他迫切地想辭職,想逃離星盛,但身體卻僵硬得動不了分毫,連聲音都發不出來。
“我不會對任何人動用私刑,不過現在我卻可以給你兩個選擇:
含住這個砝碼找祁斯領罰,
或者喝下這杯酒,任由我處置。”
良溫言抬起眼瞼。
酒紅色液體泛著誘人的光澤,冰冷的砝碼仿佛在審判他的道德底線。
他艱難地咽下唾沫,才不至於發出奇怪的聲音,“在這裏嗎?”
白少澤笑意更濃,憐憫的眼神就像在看垂死掙紮的弱小動物,“恐怕你還不太懂規矩,喝不喝取決你的自願,但你喝之後就不再是你了,而是一條狗。
狗是無權對主人提問的,你隻有一個選擇,就是服從。”
“那……我可以先問幾個問題嗎?”
“我知道你有很多問題,也不用急著做決定。”白少澤從文件袋裏取出一遝照片扔在桌上,“看在祁斯的麵子上,這些算你今天按時來找我的報酬。”
良溫言隻看了一眼,心肝脾胃全被抽空,大腦供氧不足眼前一片空白。
這些照片跟網絡上曝光的完全不一樣,是一年前他跟遊鈞相處那段時間的情景,有兩人在他家樓下接吻,還有在車裏衣衫不整,有幾張尺度很大,而且比網上的照片清晰得多。
良溫言深吸一口氣,拿起酒杯一飲而盡。
他沒有選擇。
“別用那麼仇恨的眼神看著我,你想知道的事,我都可以告訴你,一次一個問題,以後都可以來找我。”白少澤靠坐在沙發上,煨燙妥帖的西服沒有一絲褶皺,良溫言的選擇完全在他意料之中,他突然對眼前的少年興趣索然。

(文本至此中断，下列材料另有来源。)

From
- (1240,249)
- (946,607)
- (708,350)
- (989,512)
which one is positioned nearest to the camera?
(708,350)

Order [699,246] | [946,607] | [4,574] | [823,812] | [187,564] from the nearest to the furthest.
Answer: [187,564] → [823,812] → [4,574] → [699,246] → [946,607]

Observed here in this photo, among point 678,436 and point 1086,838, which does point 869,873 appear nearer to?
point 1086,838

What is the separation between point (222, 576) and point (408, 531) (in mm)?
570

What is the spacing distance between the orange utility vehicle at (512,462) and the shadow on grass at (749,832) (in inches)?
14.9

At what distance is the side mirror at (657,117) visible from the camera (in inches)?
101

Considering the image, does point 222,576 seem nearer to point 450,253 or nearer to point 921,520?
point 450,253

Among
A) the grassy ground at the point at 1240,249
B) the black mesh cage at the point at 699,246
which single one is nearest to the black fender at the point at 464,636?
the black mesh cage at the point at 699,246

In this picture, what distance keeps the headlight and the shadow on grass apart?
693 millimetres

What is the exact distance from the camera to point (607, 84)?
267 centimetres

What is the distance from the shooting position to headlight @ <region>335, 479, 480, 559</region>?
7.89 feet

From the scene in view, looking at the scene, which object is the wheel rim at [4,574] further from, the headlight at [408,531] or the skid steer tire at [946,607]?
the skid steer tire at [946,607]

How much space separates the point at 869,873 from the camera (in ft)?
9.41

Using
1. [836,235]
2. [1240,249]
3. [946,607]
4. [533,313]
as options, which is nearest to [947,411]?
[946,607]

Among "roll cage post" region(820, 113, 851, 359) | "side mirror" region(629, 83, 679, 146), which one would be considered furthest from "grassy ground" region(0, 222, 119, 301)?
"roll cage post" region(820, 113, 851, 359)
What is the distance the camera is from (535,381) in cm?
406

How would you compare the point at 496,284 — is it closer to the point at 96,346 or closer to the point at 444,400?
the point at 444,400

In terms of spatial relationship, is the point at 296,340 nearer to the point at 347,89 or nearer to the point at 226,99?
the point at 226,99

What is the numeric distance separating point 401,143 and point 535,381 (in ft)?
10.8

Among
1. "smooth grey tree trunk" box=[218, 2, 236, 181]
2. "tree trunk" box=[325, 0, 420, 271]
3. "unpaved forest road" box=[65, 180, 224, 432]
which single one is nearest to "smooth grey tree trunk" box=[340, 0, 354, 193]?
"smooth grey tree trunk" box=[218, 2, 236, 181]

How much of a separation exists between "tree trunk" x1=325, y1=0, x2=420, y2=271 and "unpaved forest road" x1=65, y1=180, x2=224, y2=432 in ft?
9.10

他閉上眼睛,聲音沉緩地說,“現在,去把自己弄幹淨。”
***
遊鈞在訓練室倒立,手機設置自動重撥,在聽了無數遍“對不起,您所撥打的號碼已關機”後,電話裏終於傳出季羽的聲音,“……喂?”
遊鈞立即後翻站直,先看了眼時間,紐約是早上7點,季羽應該剛開手機。
電話那頭除了季羽的聲音,還有芒果安排行程的聲音,遊鈞一時不知道怎麼開口。
短暫的沉默後,季羽捂著手機往旁邊走,“你等一下。”
此時網絡上關於他跟良溫言同居的謠言已經傳出無數個版本,各大娛樂報刊雜誌都出現不同版麵的報道,那張兩人曖昧擁吻的照片更是在各大論壇瘋狂轉載。
同時被爆料的,還有良溫言去年的兩部電視劇,都是靠潛規則上位。
現在遊鈞家大門外還圍滿記者,似乎今天兩人出現在劇組,對謠言根本不起作用。